The salinity and heat balance of the North Atlantic region is of paramount importance for the Northern Hemisphere climate and is intimately tied to the northward transport of heat and salt through the gyre and intergyre circulations and the Atlantic Meridional Overturning Circulation (AMOC), as revealed by modern hydrographical observations and model simulations. However, little is known about the long-term and low frequency (centennial to millennial) Atlantic gyres variability and their link to climate as well as to salt and heat contributions from the Mediterranean Sea. Previous studies have shown that sub-millennial variability throughout the last 11,500 years (the Holocene) are modulated by wind forcing and freshwater fluxes affecting the subpolar gyre strength and thus the surface properties of the North Atlantic waters entering the Nordic Seas. During the Holocene, the North Atlantic/European climate, including the Mediterranean area, have undergone significant changes as recorded by sea surface temperatures (SSTs), continental precipitation and air temperature reconstructions. Understanding the causes of climate variability in proxy records requires an integrated approach combining surface and sub-surface ocean properties and continental time series at decadal to centennial time-scales and their comparison with model simulations.
This project aims at producing robust geochemical proxy reconstructions in key regions of the North Atlantic and Mediterranean Sea for the past 11,500 years by using paleoceanographic proxies of SST (d18O and Mg/Ca from foraminifera, alkenones, derived quantification from microfossil assemblages), geochemical water mass tracers (eNd and d13C of foraminiferal tests) as well as novel tracers (eNd, Li/Mg) recorded in precisely dated cold-water corals (U/Th dating).
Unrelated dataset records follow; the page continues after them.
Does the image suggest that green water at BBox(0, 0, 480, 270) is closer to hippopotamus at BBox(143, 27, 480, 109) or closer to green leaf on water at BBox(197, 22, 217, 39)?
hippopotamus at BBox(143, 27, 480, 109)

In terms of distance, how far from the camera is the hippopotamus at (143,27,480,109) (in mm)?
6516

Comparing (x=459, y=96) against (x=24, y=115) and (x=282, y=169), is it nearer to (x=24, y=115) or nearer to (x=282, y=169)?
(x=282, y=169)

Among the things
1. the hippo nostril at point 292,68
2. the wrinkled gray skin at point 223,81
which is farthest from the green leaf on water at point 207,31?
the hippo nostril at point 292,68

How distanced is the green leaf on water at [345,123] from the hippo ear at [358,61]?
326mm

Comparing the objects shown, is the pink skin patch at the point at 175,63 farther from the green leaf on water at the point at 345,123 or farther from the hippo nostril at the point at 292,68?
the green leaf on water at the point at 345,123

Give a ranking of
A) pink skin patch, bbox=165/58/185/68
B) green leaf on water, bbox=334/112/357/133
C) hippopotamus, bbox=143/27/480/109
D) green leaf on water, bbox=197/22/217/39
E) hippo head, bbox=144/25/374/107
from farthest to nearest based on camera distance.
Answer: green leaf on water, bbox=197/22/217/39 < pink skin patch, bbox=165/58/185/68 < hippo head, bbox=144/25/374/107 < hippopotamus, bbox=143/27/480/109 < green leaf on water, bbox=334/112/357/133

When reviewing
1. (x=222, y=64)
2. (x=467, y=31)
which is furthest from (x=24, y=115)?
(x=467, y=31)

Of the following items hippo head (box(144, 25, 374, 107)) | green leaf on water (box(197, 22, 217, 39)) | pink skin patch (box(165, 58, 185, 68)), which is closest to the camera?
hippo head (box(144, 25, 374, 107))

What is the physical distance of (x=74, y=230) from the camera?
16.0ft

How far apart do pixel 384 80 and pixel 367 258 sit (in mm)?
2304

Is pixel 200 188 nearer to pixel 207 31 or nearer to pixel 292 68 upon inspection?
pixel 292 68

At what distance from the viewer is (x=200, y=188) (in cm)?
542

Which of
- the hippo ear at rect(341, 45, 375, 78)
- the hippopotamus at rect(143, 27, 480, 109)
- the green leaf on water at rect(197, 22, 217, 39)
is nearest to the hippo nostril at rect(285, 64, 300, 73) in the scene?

Paleoclimate reconstructions will be evaluated against instrumental data over the 20th century, when possible, using modern corals and sediments collected with box-corers and ROV. To reach these objectives, our strategy will take advantage of the successful developments and scientific partnership of the ANR PICC, IDEGLACE (2005-2009) and NEWTON (2006-2010) previous projects. The HAMOC project will also benefit from the unique sample collections gathered during the past ten years of research on cold-water coral collection from along the eastern European margin and Mediterranean basin (INSU ICE-CTD, projects FP6 HERMES, FP7 HERMIONE, FP7 EPOCA, and FP7 CORALFISH) and interactions with European climate projects such as the FP7 Past4Future that produced numerical simulations and climate reconstructions including the Holocene period. Finally, HAMOC will strongly benefit from new laboratory infrastructure such as cutting edge mass spectrometry techniques (Neptuneplus MC-ICPMS – IDES/LSCE and CEREGE) and recent analytical developments for rapid and precise isotope measurements (eNd) and age determination (U-series and AMS 14C dating) on corals. On the modelling side, the project will benefit from long simulations over the Holocene from the state-of-the-art IPSLCM5A climate model where ocean tracers are implemented.
Broader Impacts: The project will document the relationships between climate and cold-water coral ecosystems in the North Atlantic and Mediterranean Sea. This project will further support the career of young research fellows (PhD students and postdocs) who will develop their scientific skills in an emerging field linking marine geochemistry, oceanography and climatology expertises. The consortium will dedicate a significant effort for public outreach to raise awareness on coral ecosystems and the natural climate variability of the North Atlantic Ocean.